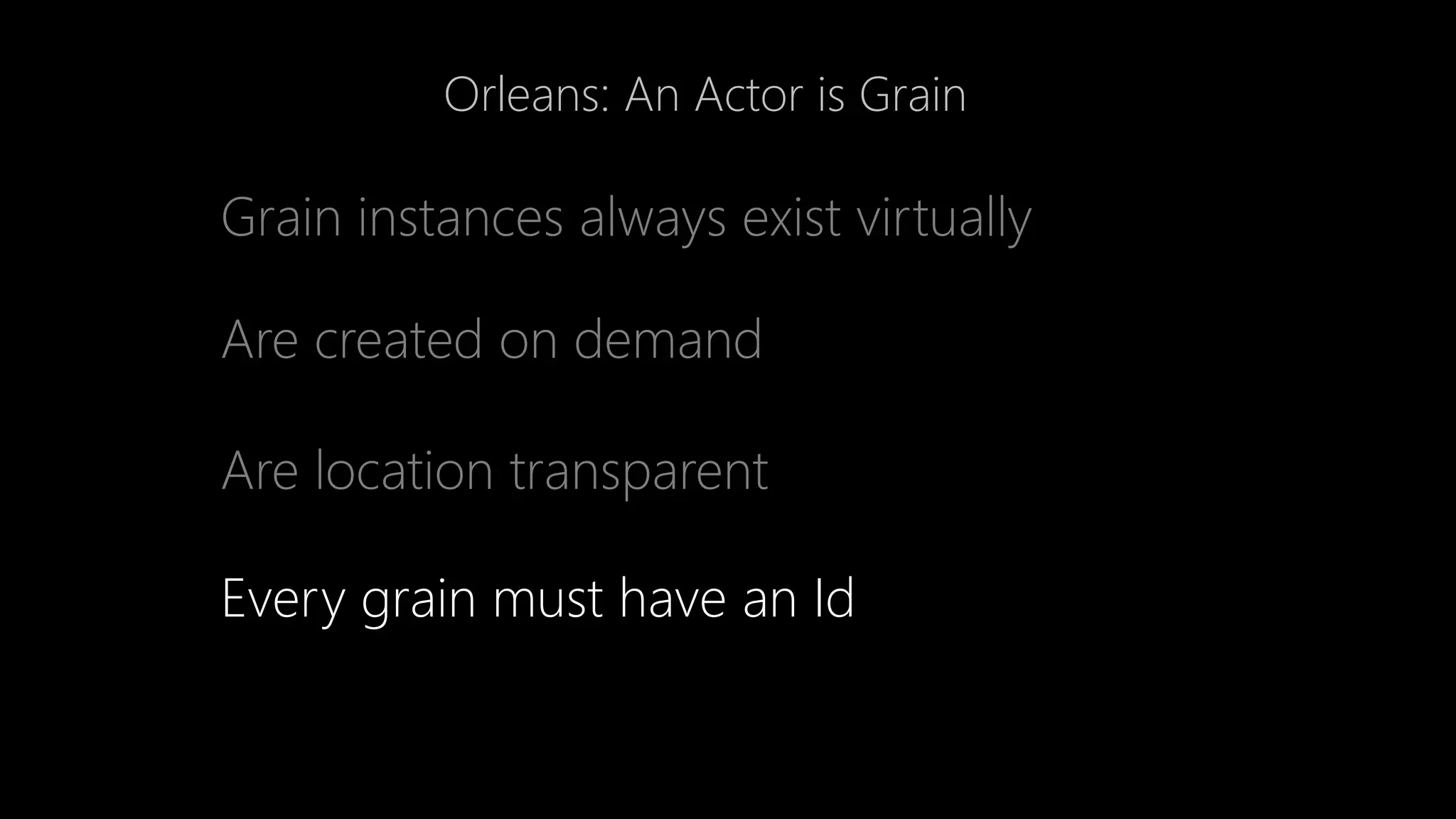 Orleans: An Actor is Grain
Grain instances always exist virtually
Are created on demand
Are location transparent
Every grain must have an Id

□ □ □ □

Prompt =>
Skipping all images, print the data above a second time exactly.

Output of the task =>
 Orleans: An Actor is Grain
Grain instances always exist virtually
Are created on demand
Are location transparent
Every grain must have an Id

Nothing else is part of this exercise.